## CHALLENGE
Give back the line where "Is it true that" appears and all the lines after it until the listing ends, unchanged and with nothing else.
_____
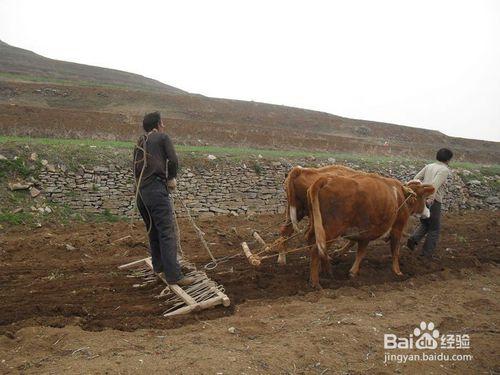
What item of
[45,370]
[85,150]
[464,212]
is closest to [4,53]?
[85,150]

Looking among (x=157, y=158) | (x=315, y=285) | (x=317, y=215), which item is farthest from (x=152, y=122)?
(x=315, y=285)

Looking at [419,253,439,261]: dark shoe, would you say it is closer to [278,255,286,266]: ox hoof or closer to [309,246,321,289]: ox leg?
[278,255,286,266]: ox hoof

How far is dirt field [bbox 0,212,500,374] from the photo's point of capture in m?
4.34

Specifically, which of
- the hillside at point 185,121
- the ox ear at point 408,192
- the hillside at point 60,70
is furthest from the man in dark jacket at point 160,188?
the hillside at point 60,70

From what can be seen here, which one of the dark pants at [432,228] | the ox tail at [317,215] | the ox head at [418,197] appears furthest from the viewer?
the dark pants at [432,228]

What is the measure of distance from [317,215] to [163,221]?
239cm

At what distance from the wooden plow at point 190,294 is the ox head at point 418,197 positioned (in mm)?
4127

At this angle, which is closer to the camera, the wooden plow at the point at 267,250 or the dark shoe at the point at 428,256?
the wooden plow at the point at 267,250

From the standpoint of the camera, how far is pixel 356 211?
694 centimetres

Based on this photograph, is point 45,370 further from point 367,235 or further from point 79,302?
point 367,235

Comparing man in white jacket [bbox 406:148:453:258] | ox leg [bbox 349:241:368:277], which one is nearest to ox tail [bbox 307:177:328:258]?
ox leg [bbox 349:241:368:277]

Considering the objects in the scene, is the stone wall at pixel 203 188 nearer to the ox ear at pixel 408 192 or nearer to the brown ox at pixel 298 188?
the brown ox at pixel 298 188

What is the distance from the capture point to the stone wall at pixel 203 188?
11.6 meters

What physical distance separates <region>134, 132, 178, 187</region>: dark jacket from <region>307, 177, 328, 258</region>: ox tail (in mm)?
2208
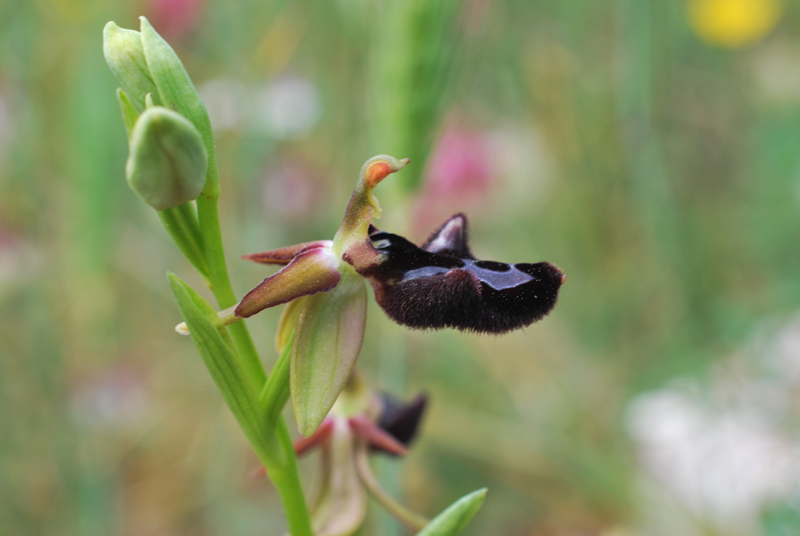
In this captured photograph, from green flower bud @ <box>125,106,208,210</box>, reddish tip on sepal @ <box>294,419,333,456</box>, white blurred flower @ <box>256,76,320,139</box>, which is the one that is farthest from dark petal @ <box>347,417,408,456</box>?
white blurred flower @ <box>256,76,320,139</box>

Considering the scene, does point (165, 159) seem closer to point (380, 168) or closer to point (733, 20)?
point (380, 168)

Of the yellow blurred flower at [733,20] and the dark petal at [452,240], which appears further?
the yellow blurred flower at [733,20]

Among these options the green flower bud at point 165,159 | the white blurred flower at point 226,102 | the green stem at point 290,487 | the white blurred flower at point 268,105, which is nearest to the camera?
the green flower bud at point 165,159

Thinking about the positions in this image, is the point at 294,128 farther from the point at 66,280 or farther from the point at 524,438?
the point at 524,438

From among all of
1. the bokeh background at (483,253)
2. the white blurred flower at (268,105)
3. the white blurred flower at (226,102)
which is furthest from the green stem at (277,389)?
the white blurred flower at (226,102)

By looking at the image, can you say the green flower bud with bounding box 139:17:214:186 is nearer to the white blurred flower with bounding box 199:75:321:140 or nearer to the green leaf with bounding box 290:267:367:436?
the green leaf with bounding box 290:267:367:436

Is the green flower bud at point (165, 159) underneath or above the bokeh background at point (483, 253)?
above

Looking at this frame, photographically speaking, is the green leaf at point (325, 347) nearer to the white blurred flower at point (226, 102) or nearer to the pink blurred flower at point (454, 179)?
the white blurred flower at point (226, 102)
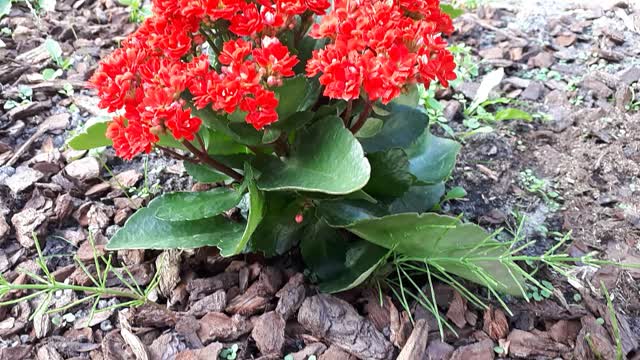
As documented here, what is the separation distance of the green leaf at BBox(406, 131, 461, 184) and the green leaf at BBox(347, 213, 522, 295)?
21 cm

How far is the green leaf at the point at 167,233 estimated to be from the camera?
1382 millimetres

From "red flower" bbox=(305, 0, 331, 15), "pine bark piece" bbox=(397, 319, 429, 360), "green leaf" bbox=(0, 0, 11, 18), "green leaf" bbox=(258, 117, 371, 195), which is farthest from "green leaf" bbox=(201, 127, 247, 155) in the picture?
"green leaf" bbox=(0, 0, 11, 18)

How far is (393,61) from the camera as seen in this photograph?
43.7 inches

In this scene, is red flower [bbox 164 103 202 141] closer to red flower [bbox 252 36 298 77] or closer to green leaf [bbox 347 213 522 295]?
red flower [bbox 252 36 298 77]

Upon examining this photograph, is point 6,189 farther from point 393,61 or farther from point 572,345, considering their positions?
point 572,345

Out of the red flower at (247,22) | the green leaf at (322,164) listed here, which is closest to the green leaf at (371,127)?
the green leaf at (322,164)

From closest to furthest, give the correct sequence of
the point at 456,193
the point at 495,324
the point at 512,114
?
the point at 495,324
the point at 456,193
the point at 512,114

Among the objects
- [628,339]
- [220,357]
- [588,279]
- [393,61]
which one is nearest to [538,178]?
[588,279]

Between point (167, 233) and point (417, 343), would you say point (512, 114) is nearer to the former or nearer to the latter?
point (417, 343)

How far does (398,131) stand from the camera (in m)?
1.42

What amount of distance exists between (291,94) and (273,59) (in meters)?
0.12

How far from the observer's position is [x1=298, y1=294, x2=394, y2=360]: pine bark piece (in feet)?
4.55

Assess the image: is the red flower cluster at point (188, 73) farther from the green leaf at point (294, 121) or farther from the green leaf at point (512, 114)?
the green leaf at point (512, 114)

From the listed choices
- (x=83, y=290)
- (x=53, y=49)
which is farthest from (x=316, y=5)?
(x=53, y=49)
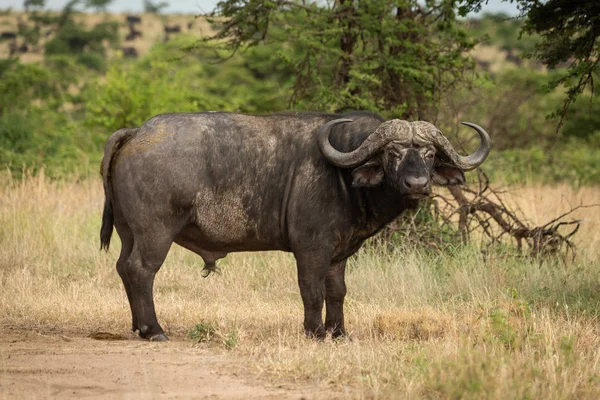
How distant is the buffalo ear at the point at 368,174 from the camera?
24.2ft

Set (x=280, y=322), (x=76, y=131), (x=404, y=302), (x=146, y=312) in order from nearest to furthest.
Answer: (x=146, y=312)
(x=280, y=322)
(x=404, y=302)
(x=76, y=131)

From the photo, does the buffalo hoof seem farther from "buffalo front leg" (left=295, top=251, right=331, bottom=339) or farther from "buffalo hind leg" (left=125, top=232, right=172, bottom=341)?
"buffalo front leg" (left=295, top=251, right=331, bottom=339)

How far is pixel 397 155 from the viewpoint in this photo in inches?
287

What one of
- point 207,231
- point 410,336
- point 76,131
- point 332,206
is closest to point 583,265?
point 410,336

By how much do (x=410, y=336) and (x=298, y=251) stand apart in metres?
1.27

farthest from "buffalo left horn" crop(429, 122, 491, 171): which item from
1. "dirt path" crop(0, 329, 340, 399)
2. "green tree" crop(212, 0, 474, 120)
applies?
"green tree" crop(212, 0, 474, 120)

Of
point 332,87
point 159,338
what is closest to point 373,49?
point 332,87

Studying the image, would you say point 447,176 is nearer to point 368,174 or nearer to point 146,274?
point 368,174

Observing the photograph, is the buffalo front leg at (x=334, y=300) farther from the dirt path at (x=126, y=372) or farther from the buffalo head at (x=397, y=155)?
the dirt path at (x=126, y=372)

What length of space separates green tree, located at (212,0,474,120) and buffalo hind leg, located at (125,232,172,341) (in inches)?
199

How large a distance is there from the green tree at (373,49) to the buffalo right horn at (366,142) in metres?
4.64

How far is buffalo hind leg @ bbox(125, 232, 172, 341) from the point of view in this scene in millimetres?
7648

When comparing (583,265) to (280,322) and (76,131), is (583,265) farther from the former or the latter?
(76,131)

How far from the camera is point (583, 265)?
10.4m
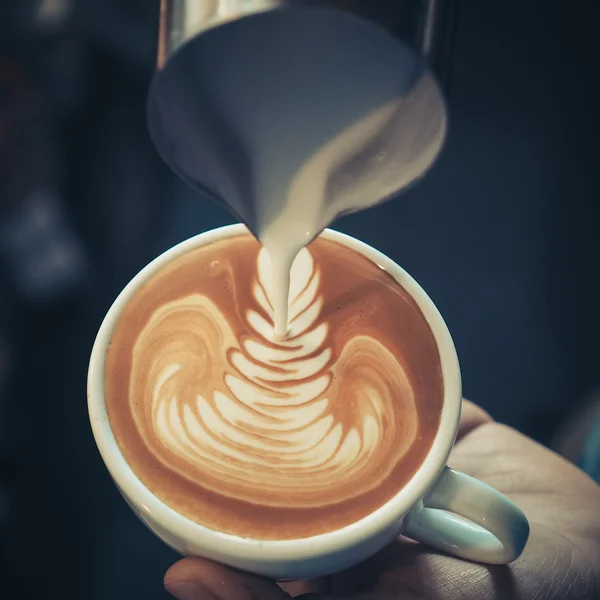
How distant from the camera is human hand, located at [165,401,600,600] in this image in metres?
0.75

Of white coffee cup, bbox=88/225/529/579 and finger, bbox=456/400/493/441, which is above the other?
white coffee cup, bbox=88/225/529/579

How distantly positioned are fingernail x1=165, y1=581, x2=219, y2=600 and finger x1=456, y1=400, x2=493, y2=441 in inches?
22.3

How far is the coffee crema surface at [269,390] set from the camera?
0.76 m

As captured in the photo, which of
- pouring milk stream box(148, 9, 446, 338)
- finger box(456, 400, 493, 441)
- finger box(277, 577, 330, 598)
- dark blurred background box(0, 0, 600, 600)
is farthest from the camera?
dark blurred background box(0, 0, 600, 600)

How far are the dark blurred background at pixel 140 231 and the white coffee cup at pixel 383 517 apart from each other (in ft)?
2.69

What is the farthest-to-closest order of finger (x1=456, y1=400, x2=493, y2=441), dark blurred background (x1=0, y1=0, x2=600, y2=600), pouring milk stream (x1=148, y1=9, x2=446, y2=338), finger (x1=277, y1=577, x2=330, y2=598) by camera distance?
1. dark blurred background (x1=0, y1=0, x2=600, y2=600)
2. finger (x1=456, y1=400, x2=493, y2=441)
3. finger (x1=277, y1=577, x2=330, y2=598)
4. pouring milk stream (x1=148, y1=9, x2=446, y2=338)

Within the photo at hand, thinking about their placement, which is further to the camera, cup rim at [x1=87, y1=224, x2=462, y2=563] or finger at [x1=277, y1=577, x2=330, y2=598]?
finger at [x1=277, y1=577, x2=330, y2=598]

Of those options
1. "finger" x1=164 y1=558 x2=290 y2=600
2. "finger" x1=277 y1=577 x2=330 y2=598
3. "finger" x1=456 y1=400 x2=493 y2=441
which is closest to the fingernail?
"finger" x1=164 y1=558 x2=290 y2=600

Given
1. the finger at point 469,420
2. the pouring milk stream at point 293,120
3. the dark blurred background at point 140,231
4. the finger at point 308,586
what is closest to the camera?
the pouring milk stream at point 293,120

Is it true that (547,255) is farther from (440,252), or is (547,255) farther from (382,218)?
(382,218)

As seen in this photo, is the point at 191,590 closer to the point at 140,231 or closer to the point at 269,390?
the point at 269,390

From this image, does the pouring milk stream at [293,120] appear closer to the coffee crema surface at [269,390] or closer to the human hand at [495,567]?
the coffee crema surface at [269,390]

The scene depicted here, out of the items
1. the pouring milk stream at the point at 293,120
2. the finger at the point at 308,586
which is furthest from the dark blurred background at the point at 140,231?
the pouring milk stream at the point at 293,120

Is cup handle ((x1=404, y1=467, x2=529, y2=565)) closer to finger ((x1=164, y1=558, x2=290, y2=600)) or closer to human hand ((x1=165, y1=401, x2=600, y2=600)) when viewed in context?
human hand ((x1=165, y1=401, x2=600, y2=600))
_____
## REPLY
Is it true that (547,255) is farther from (440,252), or is (547,255) farther from (382,218)?
(382,218)

As seen in this photo, is the point at 191,590 closer to the point at 140,231 or closer to the point at 269,390?
the point at 269,390

From this image, does the pouring milk stream at [293,120] appear closer to the coffee crema surface at [269,390] or closer to the human hand at [495,567]?
the coffee crema surface at [269,390]

The scene depicted here, out of the items
1. the pouring milk stream at the point at 293,120
2. the finger at the point at 308,586
which is furthest from the dark blurred background at the point at 140,231?
the pouring milk stream at the point at 293,120

Is cup handle ((x1=404, y1=467, x2=529, y2=565)) closer to finger ((x1=164, y1=558, x2=290, y2=600)) or closer to human hand ((x1=165, y1=401, x2=600, y2=600)) when viewed in context?
human hand ((x1=165, y1=401, x2=600, y2=600))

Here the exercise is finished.